Causa estranheza ouvir ex-prefeito de Carnaubais Luizinho Cavalcante criticar deputados dizendo que só aparecem em época de campanha, anunciam recursos e depois cobram voto.
Logo ele, que já transitou por todos os lados, pegou dinheiro de diversos políticos e usou de manobras conhecidas para enganar o eleitor mais simples.
O discurso agora é de moralidade, mas o histórico conta outra história. Não dá para vender como novidade quem já participou do velho jogo político, usando propaganda enganosa e se aproveitando da boa-fé do povo.
Em cidade pequena, todo mundo se conhece, e como diz o ditado popular, até menino buchudo sabe muito bem quando o golpe está armado.
Ficar usando o nome de Fátima ou de Zenaide como trampolim político não é projeto, é oportunismo.

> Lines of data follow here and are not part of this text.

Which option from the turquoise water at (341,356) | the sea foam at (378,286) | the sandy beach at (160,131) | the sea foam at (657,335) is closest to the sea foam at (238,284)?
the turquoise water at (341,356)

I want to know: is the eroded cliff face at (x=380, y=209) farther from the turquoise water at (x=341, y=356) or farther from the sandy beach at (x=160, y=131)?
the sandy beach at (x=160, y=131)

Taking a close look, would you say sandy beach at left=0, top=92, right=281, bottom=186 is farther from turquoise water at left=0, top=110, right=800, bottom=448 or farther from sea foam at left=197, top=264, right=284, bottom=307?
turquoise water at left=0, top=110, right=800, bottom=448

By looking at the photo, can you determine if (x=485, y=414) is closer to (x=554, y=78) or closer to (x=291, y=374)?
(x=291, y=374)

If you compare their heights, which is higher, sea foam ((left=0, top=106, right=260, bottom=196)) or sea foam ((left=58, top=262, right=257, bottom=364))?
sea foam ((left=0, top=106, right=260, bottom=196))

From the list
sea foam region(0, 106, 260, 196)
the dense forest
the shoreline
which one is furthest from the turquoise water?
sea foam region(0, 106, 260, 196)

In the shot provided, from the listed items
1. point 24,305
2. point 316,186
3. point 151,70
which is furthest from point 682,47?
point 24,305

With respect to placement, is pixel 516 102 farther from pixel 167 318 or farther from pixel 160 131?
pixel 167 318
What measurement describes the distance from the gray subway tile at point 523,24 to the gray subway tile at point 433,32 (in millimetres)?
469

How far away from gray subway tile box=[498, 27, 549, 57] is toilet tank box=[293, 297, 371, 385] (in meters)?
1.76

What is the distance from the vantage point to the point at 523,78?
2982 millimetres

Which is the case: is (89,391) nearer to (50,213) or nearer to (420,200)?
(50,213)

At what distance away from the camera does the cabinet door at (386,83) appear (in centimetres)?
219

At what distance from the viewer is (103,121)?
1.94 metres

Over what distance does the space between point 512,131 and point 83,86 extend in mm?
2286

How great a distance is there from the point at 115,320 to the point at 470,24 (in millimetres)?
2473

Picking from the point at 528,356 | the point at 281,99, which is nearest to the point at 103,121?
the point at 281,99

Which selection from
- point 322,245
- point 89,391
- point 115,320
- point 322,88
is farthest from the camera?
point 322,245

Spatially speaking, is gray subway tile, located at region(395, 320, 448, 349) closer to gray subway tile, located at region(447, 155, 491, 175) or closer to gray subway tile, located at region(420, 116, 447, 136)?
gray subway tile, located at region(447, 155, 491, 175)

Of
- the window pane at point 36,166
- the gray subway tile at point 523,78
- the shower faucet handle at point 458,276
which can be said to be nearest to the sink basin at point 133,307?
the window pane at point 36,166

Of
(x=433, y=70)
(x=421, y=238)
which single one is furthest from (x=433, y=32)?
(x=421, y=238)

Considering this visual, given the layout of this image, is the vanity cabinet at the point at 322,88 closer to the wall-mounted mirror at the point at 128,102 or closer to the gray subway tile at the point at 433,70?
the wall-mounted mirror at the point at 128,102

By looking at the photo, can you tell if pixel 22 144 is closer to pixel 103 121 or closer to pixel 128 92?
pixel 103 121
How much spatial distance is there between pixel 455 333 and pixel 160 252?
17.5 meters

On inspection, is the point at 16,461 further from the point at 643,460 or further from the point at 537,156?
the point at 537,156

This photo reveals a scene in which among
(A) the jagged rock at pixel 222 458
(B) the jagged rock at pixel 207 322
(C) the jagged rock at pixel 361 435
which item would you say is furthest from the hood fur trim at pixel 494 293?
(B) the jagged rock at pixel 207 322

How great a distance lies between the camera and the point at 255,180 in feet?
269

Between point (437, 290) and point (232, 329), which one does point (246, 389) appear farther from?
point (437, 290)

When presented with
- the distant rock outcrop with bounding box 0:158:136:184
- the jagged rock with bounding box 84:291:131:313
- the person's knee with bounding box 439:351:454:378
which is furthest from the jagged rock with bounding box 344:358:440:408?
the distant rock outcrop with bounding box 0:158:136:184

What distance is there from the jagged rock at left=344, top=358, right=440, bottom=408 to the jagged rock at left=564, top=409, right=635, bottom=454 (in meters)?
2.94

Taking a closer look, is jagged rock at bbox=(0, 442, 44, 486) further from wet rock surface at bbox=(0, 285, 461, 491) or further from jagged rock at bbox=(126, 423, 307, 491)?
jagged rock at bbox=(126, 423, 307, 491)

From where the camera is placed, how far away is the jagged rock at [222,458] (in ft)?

Falar em candidatura ao Senado sem apresentar ideias concretas soa mais como ansiedade pelo fundo partidário do que compromisso com o povo.
Política séria se faz com coerência, responsabilidade e verdade. O eleitor não é mais ingênuo e não pode continuar sendo tratado como massa de manobra.
Demagogia pode até fazer barulho, mas não constrói confiança — e muito menos futuro.